> [Exercise details]:
All lines in the data bearing the string "site" should be identified and copied.

> [Input]:
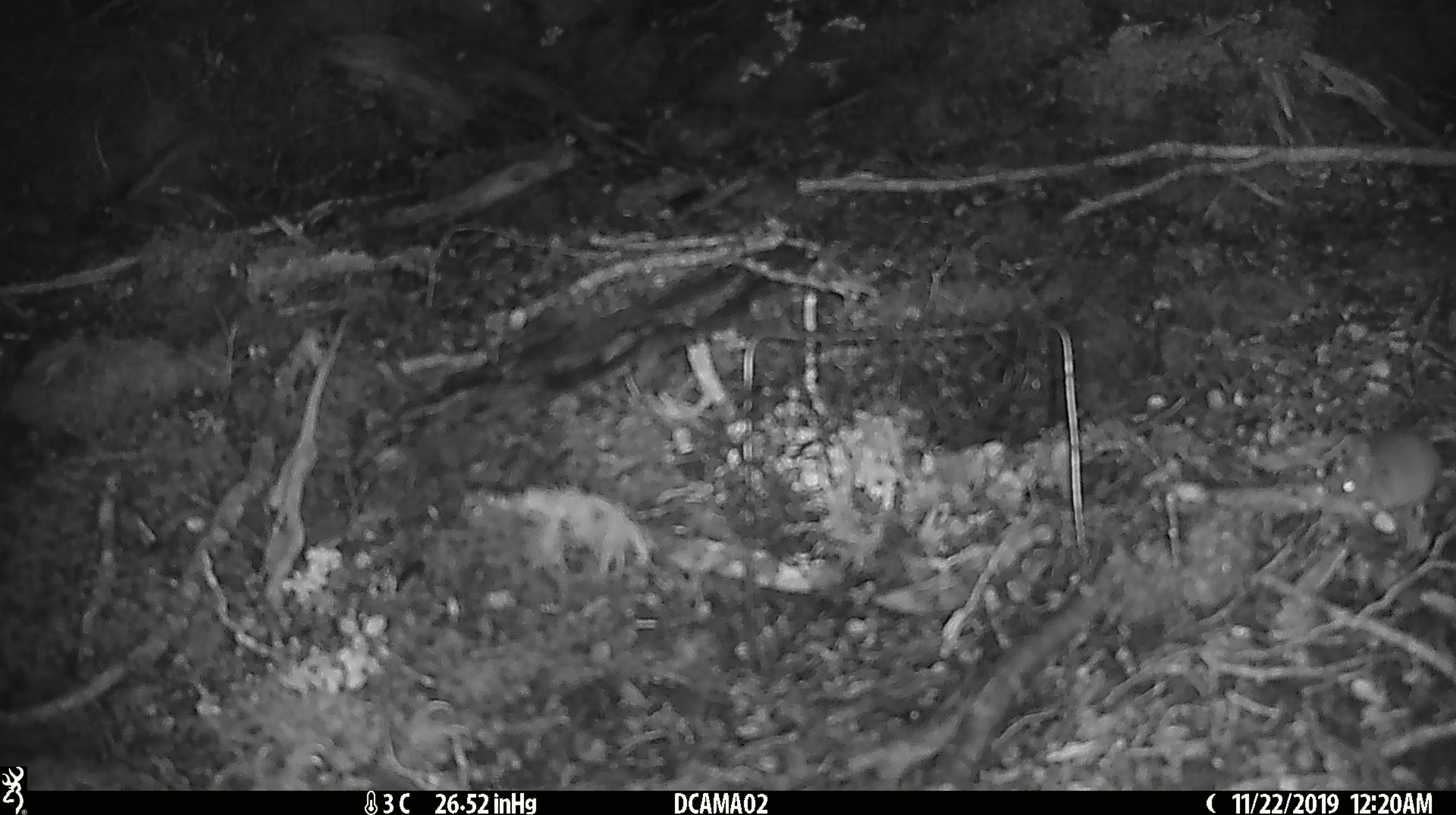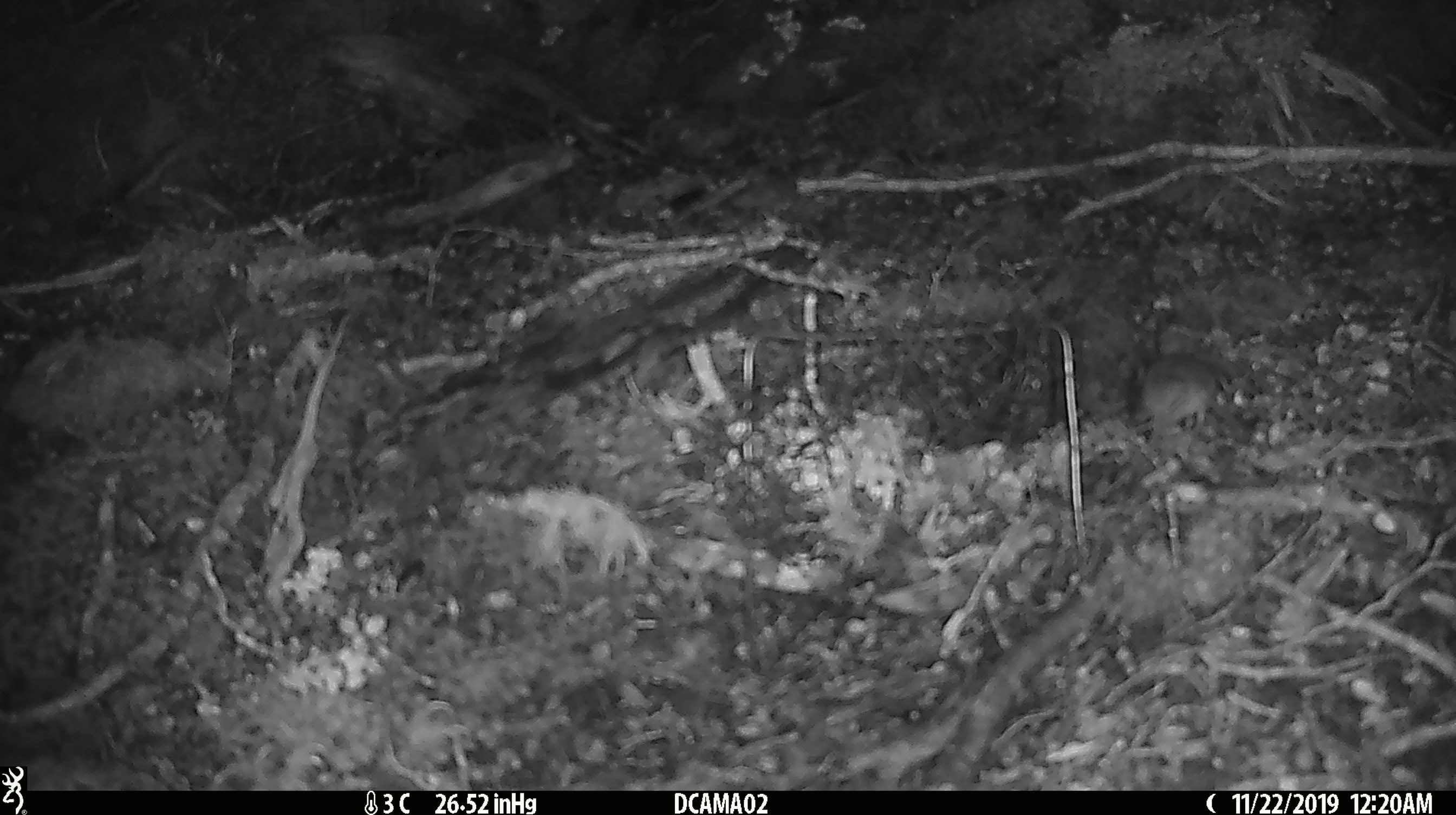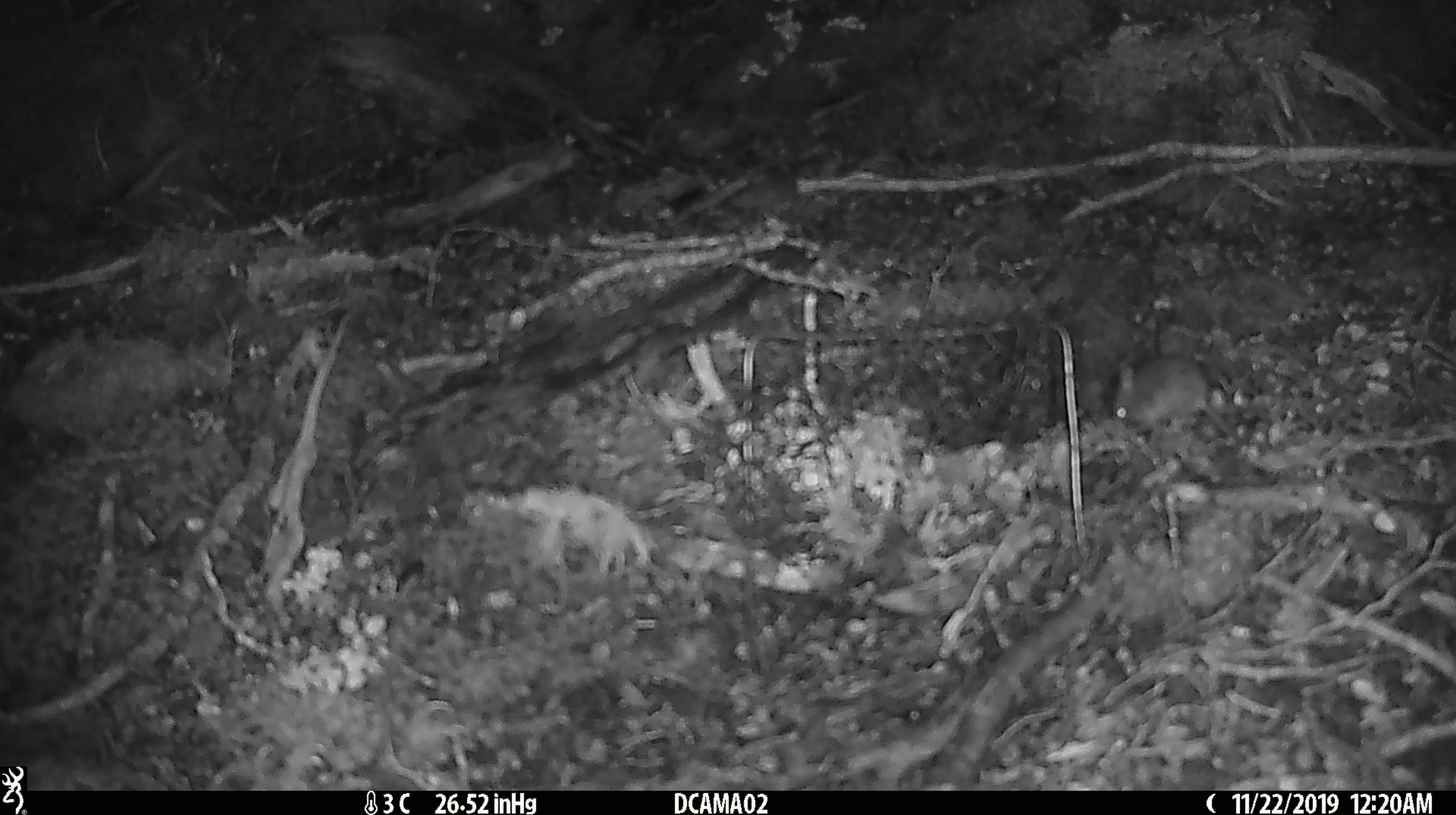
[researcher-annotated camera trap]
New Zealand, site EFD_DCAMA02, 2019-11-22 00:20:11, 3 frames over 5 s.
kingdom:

...

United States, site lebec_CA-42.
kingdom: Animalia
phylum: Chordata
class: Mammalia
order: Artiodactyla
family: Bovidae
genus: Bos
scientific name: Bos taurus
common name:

> [Output below]:
New Zealand, site EFD_DCAMA02, 2019-11-22 00:20:11, 3 frames over 5 s.
United States, site lebec_CA-42.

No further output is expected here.